What is needed:
Reproduce the records from the line with "Scanning this scene, what" up to and including the line with "79.6 metres", swapping "camera" for "viewer" and leaving everything else unchanged.

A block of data
□ □ □ □ □ □ □

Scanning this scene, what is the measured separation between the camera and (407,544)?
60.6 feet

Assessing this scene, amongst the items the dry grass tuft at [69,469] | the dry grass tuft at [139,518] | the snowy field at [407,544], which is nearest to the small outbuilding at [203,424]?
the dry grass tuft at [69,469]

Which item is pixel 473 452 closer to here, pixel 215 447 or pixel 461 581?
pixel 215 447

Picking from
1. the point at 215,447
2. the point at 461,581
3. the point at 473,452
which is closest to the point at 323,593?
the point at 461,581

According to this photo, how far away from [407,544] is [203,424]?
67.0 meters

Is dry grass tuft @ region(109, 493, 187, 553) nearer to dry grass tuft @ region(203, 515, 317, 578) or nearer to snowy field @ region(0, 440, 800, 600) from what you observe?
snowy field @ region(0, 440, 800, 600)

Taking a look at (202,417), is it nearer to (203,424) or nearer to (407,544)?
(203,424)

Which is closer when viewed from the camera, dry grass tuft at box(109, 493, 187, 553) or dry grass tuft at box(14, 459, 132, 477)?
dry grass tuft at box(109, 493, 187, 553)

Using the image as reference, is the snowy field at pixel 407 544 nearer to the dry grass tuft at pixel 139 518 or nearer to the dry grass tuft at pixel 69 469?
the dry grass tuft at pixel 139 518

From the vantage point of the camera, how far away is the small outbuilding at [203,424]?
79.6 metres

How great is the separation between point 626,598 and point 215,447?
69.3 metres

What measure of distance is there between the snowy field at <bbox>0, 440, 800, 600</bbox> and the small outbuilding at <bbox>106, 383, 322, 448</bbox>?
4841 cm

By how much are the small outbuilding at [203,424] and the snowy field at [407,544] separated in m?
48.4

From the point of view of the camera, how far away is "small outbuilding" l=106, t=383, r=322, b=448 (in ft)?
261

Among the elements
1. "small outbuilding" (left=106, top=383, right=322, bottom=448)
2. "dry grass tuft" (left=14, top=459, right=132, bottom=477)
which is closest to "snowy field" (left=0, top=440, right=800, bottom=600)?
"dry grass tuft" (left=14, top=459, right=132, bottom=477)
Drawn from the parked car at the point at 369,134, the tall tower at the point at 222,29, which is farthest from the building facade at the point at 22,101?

□ □ □ □ □ □ □

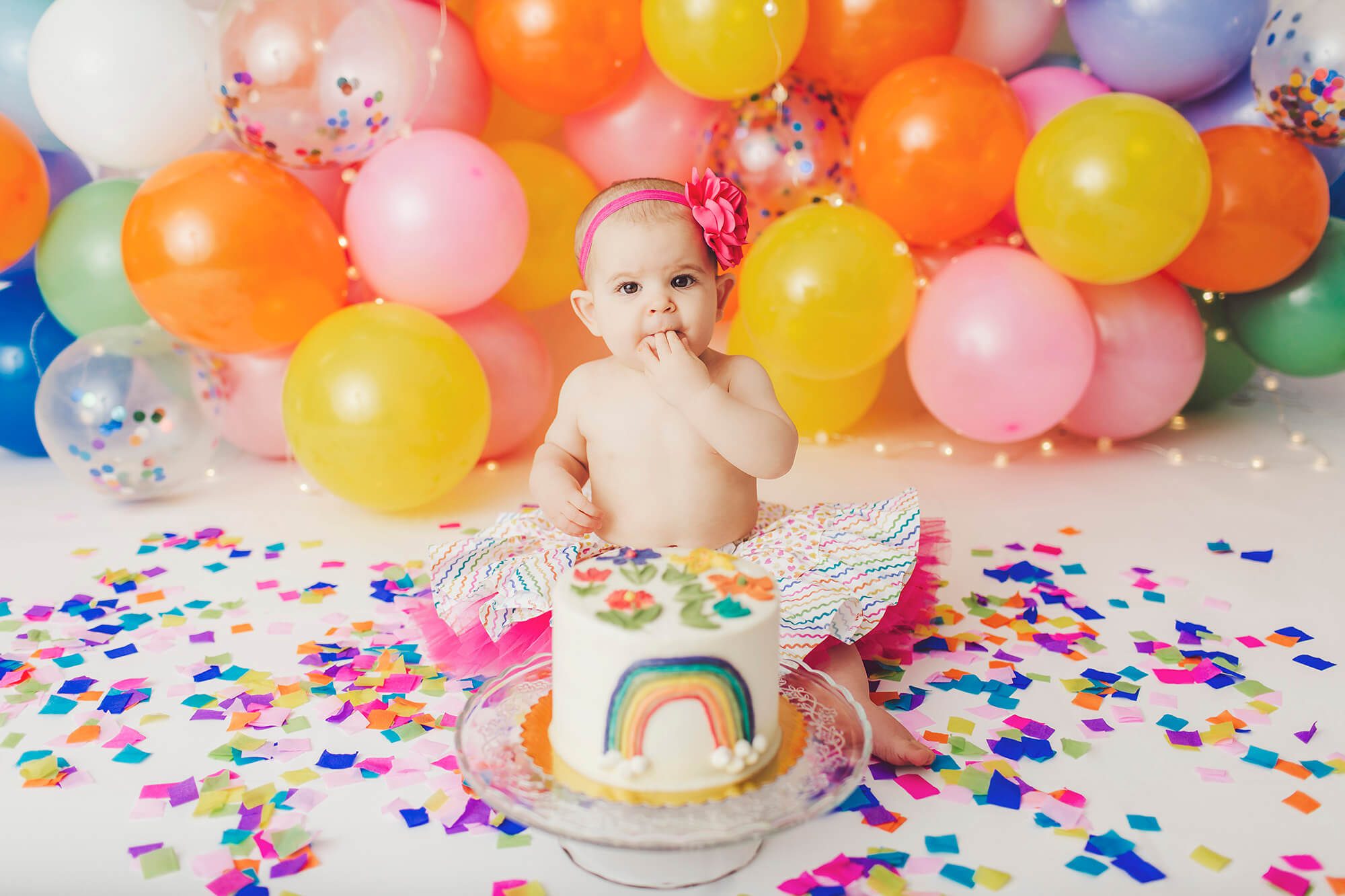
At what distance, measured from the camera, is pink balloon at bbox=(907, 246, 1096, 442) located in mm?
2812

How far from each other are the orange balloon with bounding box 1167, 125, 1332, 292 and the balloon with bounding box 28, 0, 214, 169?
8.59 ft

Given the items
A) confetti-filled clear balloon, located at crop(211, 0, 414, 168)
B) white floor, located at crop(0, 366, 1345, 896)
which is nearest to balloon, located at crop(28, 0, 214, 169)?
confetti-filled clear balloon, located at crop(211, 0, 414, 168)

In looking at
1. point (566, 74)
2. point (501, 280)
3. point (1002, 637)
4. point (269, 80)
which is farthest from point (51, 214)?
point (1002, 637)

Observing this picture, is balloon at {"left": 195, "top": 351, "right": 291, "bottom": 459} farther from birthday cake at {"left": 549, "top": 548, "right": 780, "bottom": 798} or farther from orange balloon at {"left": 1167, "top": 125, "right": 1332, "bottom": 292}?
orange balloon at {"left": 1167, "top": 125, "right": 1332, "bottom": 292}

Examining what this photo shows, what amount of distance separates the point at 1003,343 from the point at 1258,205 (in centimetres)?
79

□ □ □ □ □ □ □

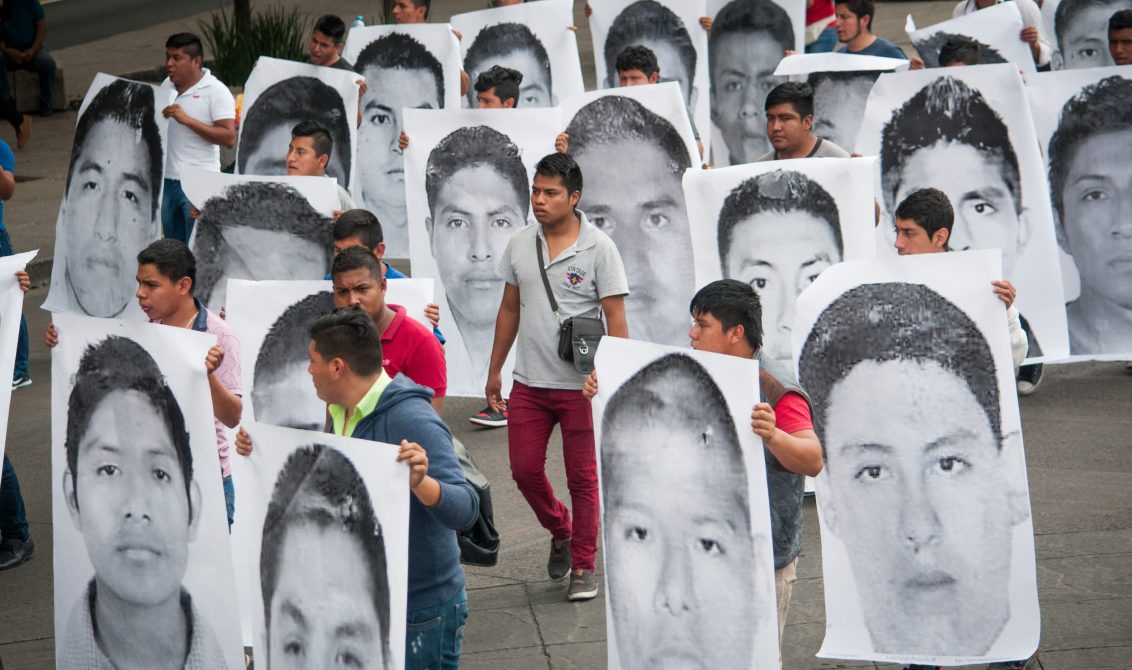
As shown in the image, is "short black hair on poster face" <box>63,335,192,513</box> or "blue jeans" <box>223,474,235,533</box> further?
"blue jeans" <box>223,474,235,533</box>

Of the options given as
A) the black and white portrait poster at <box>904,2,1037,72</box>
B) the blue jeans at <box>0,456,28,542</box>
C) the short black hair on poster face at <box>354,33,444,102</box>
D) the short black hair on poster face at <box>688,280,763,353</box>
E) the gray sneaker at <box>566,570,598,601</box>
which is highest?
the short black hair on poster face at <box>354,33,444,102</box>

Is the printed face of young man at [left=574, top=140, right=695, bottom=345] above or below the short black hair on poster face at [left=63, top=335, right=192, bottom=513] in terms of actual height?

□ □ □ □ □ □ □

Solved problem:
Scanning this scene, what is the measured separation between the viewer and (407,544)?
60.6 feet

Assessing this scene, amongst the items the dry grass tuft at [69,469] | the dry grass tuft at [139,518] | the snowy field at [407,544], which is nearest to the small outbuilding at [203,424]?
the dry grass tuft at [69,469]

Which item is pixel 473 452 closer to here, pixel 215 447 or pixel 461 581?
pixel 215 447

Picking from
1. the point at 215,447
2. the point at 461,581
3. the point at 473,452
which is closest to the point at 323,593?
the point at 461,581

According to this photo, how far away from [407,544] is [203,424]?
67.0 meters

Is dry grass tuft @ region(109, 493, 187, 553) nearer to dry grass tuft @ region(203, 515, 317, 578) or nearer to snowy field @ region(0, 440, 800, 600) from what you observe?
snowy field @ region(0, 440, 800, 600)

Taking a look at (202,417), is it nearer to (203,424) or nearer to (407,544)?
(203,424)

Which is closer when viewed from the viewer, dry grass tuft at box(109, 493, 187, 553) or dry grass tuft at box(14, 459, 132, 477)?
dry grass tuft at box(109, 493, 187, 553)

Using the image as reference, is the snowy field at pixel 407 544 nearer to the dry grass tuft at pixel 139 518 or nearer to the dry grass tuft at pixel 69 469?
the dry grass tuft at pixel 139 518

From the vantage point of the viewer, how far away is the small outbuilding at [203,424]?
79.6 metres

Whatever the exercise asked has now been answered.